Current deep learning research is dominated by benchmark evaluation. A method is regarded as favorable if it empirically performs well on the dedicated test set. This mentality is seamlessly reflected in the resurfacing area of continual learning, where consecutively arriving sets of benchmark data are investigated. The core challenge is framed as protecting previously acquired representations from being catastrophically forgotten due to the iterative parameter updates. However, comparison of individual methods is nevertheless treated in isolation from real world application and typically judged by monitoring accumulated test set performance. The closed world assumption remains predominant.

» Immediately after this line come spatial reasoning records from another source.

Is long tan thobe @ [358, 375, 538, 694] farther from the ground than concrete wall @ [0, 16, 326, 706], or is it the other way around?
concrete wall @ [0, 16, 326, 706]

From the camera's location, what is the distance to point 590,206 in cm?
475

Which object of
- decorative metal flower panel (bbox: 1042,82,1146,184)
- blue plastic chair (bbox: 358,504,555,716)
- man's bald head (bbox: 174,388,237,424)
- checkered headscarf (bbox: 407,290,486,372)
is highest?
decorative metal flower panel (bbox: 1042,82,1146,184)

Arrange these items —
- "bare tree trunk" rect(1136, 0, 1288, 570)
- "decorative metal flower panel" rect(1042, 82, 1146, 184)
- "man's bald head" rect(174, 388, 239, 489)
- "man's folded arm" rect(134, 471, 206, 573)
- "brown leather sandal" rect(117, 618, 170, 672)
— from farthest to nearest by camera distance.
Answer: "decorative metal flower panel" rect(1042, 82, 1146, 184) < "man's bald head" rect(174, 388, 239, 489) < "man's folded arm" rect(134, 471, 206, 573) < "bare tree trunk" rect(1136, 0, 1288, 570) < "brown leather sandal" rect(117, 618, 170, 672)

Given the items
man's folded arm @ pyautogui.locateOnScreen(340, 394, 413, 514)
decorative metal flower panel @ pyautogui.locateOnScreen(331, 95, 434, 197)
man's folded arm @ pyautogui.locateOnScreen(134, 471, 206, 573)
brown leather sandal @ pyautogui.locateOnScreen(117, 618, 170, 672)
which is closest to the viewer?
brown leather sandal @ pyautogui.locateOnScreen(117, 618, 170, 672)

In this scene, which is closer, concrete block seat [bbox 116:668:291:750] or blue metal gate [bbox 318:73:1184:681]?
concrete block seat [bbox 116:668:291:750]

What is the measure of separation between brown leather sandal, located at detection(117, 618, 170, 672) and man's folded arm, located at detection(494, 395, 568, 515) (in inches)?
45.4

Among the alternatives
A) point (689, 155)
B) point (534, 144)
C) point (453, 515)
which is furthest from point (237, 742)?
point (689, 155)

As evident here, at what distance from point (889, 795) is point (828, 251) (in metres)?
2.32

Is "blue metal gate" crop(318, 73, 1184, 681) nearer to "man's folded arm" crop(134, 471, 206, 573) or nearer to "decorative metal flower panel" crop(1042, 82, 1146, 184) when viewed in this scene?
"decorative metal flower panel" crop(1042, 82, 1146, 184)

It is assumed that during deployment a model is guaranteed to encounter data that stems from the same distribution as used for training. This poses a massive challenge as neural networks are well known to provide overconfident false predictions on unknown instances and break down in the face of corrupted data. In this work we argue that notable lessons from open set recognition, the identification of statistically deviating data outside of the observed dataset, and the adjacent field of active learning, where data is incrementally queried such that the expected performance gain is maximized, are frequently overlooked in the deep learning era. Based on these forgotten lessons, we propose a consolidated view to bridge continual learning, active learning and open set recognition in deep neural networks. Our results show that this not only benefits each individual paradigm, but highlights the natural synergies in a common framework. We empirically demonstrate improvements when alleviating catastrophic forgetting, querying data in active learning, selecting task orders, while exhibiting robust open world application where previously proposed methods fail.